The tenants contend that Copeland failed to notify them of the contamination until July and made no mention of an EPA proposal back in July 2012 to clean up the complex.

Related: Flint Water Crisis Wasn't the First, Won't be the Last

Located just across the Indiana border from Chicago on the south end of Lake Michigan, East Chicago is a gritty industrial town. West Calumet is located in a 79-acre section that records show was declared an EPA Superfund site in 2009.

Kaplan insisted his agency has kept residents in the loop from the very start.

When they formulated a plan in 2012 to begin doing lead abatement this summer by replacing the top two feet of topsoil they notified the tenants and the city as well. "We got no comment on the consent decree from the city," Kaplan told NBC News.

Then in May, Kaplan said, they were surprised when their most recent samples detected elevated lead levels. He said he suspects it's because the samplers tapped slag piles that earlier sample-takers missed, including the federal Centers for Disease Control, which concluded in 2011 the lead levels were safe for small children.

"We sent letters to everyone" after the new findings came out, Kaplan said. "This time we did house-to-house canvassing."

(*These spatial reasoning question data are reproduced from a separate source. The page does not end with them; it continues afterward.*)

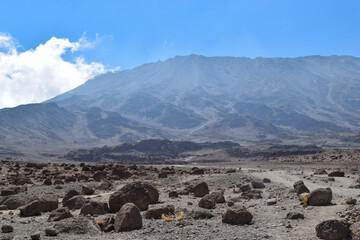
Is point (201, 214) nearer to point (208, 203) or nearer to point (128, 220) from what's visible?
point (208, 203)

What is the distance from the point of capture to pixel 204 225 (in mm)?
9297

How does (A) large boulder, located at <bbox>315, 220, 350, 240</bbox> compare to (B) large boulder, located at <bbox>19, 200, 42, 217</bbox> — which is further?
(B) large boulder, located at <bbox>19, 200, 42, 217</bbox>

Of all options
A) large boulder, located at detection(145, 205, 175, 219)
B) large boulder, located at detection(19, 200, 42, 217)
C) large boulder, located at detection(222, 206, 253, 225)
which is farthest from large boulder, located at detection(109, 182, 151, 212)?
large boulder, located at detection(222, 206, 253, 225)

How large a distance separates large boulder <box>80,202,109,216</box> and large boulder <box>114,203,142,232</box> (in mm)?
2169

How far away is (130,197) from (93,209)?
4.29ft

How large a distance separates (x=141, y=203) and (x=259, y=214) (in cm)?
411

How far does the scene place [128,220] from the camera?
29.6 ft

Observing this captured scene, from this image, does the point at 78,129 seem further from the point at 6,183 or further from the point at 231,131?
the point at 6,183

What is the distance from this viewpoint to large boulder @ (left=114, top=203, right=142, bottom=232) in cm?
898

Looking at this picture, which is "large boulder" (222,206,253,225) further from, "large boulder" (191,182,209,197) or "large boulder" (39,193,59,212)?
"large boulder" (39,193,59,212)

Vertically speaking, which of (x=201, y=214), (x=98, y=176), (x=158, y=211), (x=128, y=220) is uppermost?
(x=128, y=220)

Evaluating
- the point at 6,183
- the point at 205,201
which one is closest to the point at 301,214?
the point at 205,201

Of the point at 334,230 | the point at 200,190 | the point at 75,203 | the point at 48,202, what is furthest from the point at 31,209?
the point at 334,230

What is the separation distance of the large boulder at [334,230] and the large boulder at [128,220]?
4.73 metres
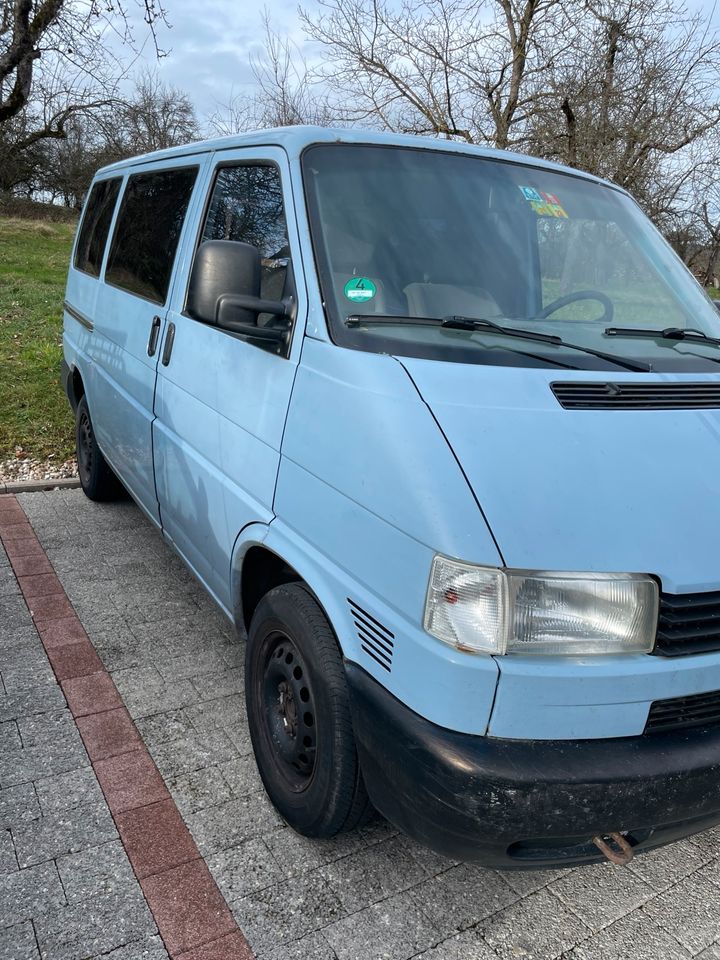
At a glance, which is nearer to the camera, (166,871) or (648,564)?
(648,564)

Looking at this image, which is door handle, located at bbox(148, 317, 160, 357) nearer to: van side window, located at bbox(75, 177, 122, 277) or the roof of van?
the roof of van

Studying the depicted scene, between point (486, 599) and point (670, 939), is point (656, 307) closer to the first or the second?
point (486, 599)

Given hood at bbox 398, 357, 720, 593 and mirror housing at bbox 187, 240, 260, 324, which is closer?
hood at bbox 398, 357, 720, 593

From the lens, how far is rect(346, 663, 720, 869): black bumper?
1825 millimetres

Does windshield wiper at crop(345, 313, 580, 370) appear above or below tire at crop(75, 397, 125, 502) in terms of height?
above

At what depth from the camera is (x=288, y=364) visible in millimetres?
2547

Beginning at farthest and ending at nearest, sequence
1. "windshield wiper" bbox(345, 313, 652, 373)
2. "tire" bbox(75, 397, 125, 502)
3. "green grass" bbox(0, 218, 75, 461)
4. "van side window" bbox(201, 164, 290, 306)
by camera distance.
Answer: "green grass" bbox(0, 218, 75, 461) < "tire" bbox(75, 397, 125, 502) < "van side window" bbox(201, 164, 290, 306) < "windshield wiper" bbox(345, 313, 652, 373)

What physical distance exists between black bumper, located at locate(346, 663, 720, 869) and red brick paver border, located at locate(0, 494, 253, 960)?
76cm

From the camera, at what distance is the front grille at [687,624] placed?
6.18 ft

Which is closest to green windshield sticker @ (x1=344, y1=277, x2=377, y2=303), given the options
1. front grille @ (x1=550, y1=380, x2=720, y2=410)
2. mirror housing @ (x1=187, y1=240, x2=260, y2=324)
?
mirror housing @ (x1=187, y1=240, x2=260, y2=324)

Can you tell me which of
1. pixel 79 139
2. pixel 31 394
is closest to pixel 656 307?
pixel 31 394

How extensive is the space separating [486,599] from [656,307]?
5.80ft

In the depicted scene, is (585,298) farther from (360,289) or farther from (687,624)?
(687,624)

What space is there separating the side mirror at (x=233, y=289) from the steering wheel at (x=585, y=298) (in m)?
0.99
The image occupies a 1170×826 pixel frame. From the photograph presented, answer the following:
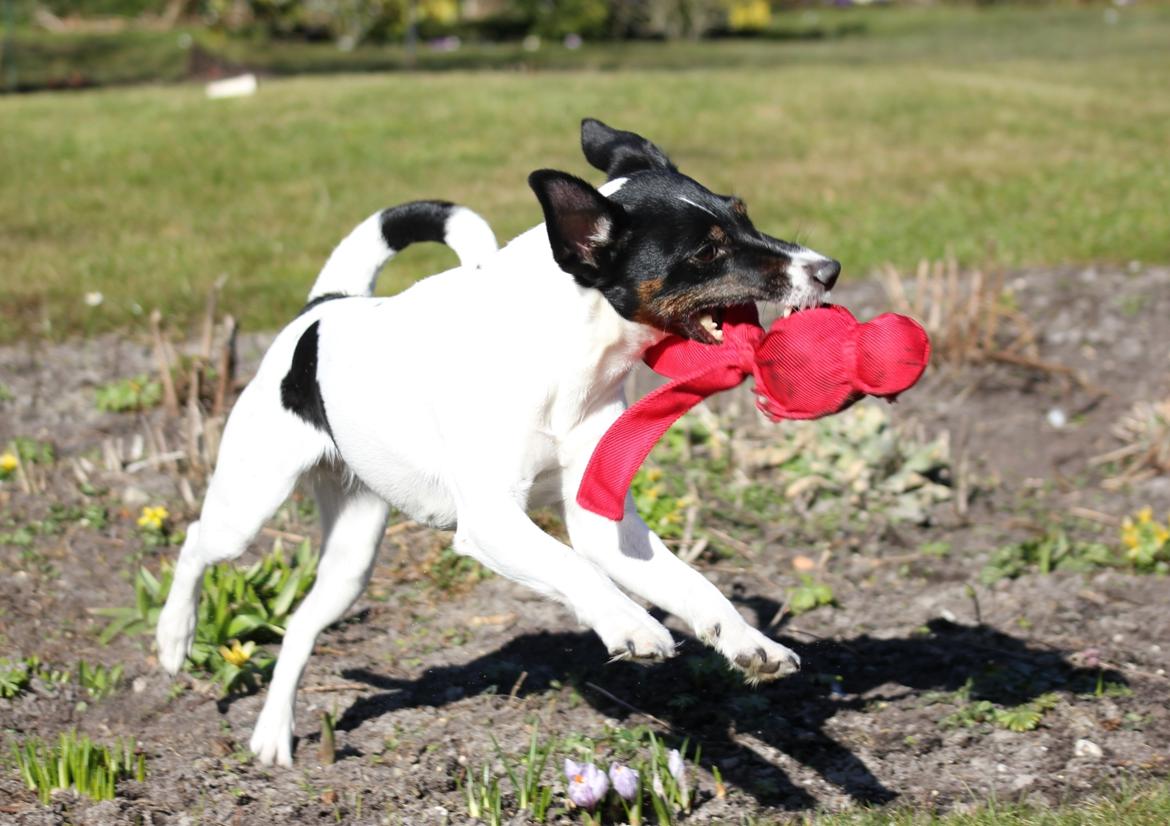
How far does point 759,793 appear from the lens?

Gov. Mike Pence, who is Republican presidential candidate Donald Trump’s running mate, has dispatched some staffers to East Chicago to investigate the situation. But it was not immediately clear if Pence planned to visit the complex himself.

Image: Calumet Lead
Joseph Russell, 2, rides his tricycle outside his home at the West Calumet Housing Complex in East Chicago, Indiana, on Aug. 3.Jonathan Miano / The Times via AP

“Governor Pence directed his staff and cabinet to provide support to the federal government as they lead efforts in East Chicago," Pence spokeswoman Kara Brooks said. "This includes financial assistance for relocation of displaced families and additional staff to help the local health department and lead testing clinics for East Chicago residents."

The Indiana State Department of Health has also sent $100,000 to East Chicago to hire a public health nurse and health educator to help with the lead testing.

Meanwhile, frightened West Calumet residents, who are mostly African-American and who were notified by the mayor last week via mail that they should move, were fretting over their futures.

“I’ve been losing sleep over it,” Shantel Allen, who lives in the complex with her husband and their five children, told the NBC affiliate in Chicago. ” [I’m] just wondering if my children will struggle in school, you know, with attention deficit disorder and things like that, just hoping nothing like that develops.”

Tikia King, whose son Andrew is wheelchair-bound, is also seeking answers.

“You wake up every morning not knowing what to do, where you’re gonna go,” she told the affiliate. “Can I get a house that is wheelchair accessible? Can I keep the same doctors? Speech therapists?”